One of my best friends, Julie, just landed a really great job in New York City. She recently moved from California to New York with no promise of employment or an apartment, but the other day, she texted me “I GOT THE JOB”— and even though she’s still unceasingly hunting for apartments in Brooklyn while living off of bagels and poetry, she’s most definitely on her way.
What does being an adult mean? Having a salary, your own apartment, an impeccable credit score? Being out of debt or in a committed relationship? At what age do you become an adult? 18, maybe, but in this country that means you can vote and die for your country but can’t legally be trusted to drink alcohol, so in my book – and my parents’ – that seems a bit off. I was drinking beer at age 16 while living in Germany, and I proudly voted in my first presidential election while in college at age 18, but I don’t know if I felt like an adult at those ages. I first fell in love as a teenager; I got my driver’s license at age 20; but I don’t make enough money to pay taxes, and I haven’t reached the era of child rearing or “real” jobs (whatever that means). I turned 21 in Kuala Lumpur, Malaysia, in the midst of an incredible international conference, and even though my birthday had nothing to do with a legal drinking age like it would have back in the States, I definitely felt older. Halfway around the world, I remember, I felt like I was truly coming into my own. During that conference, I saw myself through the eyes of strangers that I became close with, and I liked what I saw. I remember leaving Malaysia and getting ready to start my senior year at Elon thinking, It’s nice to know who I am, who I can be in that big wide world out there. I have so much to look forward to.

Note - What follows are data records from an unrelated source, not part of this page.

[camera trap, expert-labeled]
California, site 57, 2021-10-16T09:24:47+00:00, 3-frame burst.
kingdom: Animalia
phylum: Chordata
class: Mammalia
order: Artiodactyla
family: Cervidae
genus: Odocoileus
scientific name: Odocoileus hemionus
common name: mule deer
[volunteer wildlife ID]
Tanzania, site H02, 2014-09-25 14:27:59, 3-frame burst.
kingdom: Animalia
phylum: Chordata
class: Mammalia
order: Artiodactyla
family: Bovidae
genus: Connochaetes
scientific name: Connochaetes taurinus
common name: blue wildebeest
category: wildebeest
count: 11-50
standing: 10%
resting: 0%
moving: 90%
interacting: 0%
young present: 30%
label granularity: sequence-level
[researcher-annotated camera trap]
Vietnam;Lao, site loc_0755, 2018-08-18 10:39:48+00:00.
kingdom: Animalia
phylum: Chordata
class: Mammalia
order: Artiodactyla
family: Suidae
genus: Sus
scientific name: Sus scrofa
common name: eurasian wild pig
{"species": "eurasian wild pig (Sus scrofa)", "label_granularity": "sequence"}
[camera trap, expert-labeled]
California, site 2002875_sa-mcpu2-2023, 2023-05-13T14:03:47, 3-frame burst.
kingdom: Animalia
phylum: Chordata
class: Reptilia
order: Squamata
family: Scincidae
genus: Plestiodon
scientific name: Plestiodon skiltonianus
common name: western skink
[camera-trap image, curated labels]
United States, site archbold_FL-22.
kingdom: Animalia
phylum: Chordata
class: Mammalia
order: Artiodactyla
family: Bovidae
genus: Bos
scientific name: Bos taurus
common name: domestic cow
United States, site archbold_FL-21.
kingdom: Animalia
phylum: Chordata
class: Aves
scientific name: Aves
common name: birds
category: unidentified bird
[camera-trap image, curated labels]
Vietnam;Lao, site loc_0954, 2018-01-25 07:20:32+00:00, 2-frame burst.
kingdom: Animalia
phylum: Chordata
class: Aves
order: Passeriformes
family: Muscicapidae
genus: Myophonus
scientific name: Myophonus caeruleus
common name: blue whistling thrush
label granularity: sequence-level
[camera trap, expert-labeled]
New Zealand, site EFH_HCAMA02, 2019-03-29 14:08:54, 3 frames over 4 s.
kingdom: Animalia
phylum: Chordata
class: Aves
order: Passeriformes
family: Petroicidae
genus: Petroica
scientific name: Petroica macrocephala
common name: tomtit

And now, a fresh 23-year-old, and all I can think about is what Julie recently said to me in light of negotiating a salary for her new NYC job: “You know, being an adult in general is incredibly uncomfortable.” Maybe a little naïve sounding, but you know what? We’re a babied generation. And being an adult is taking some getting used to.
I’m getting ready to start a nine-month teaching assignment at a university in Sri Lanka. I’m going to be teaching English literature to young adults roughly my age who will be, for the most part, taller than me. This will certainly be a growth opportunity (no pun intended). Maybe I’ll feel like an adult when I step into that classroom, lecturing to my students about the merits of Dave Eggers’ nonfiction or the power of Jhumpa Lahiri’s short stories. My height and the “Miss” before my name might throw my students off, but I have every intention of acting and teaching like a full-fledged “adult.” Can’t be too hard, right?
Here’s what I do know: we’re supposed to take this all one step at a time. I’m reminded of something I wrote to myself after my semester in Ghana: Please don’t forget what it feels like to lie under a mosquito net in the middle of a stifling afternoon with no fan and be happy. Find the places, the small adventures, the little things that make you that happy. Yes, you have lots to miss now, but find solace in the fact that what you enjoyed and the ways in which you enjoyed them will always be yours to hang on to in some way.
I guess as I truly take those lessons to heart, I’m becoming an adult. We take things one step at a time, one picture window to the next, moving forward while occasionally pausing to study our reflections in the shadowy glass and to ask ourselves, Is this who I want to be? Do my actions inspire others? Do my relationships fuel me? Do my experiences reflect my values and passions? If we can breathe yes, we’re doing what we’re meant to do. We are where we’re meant to be.
I’m not where I have been. I’m not where I am going. But I’m on my way.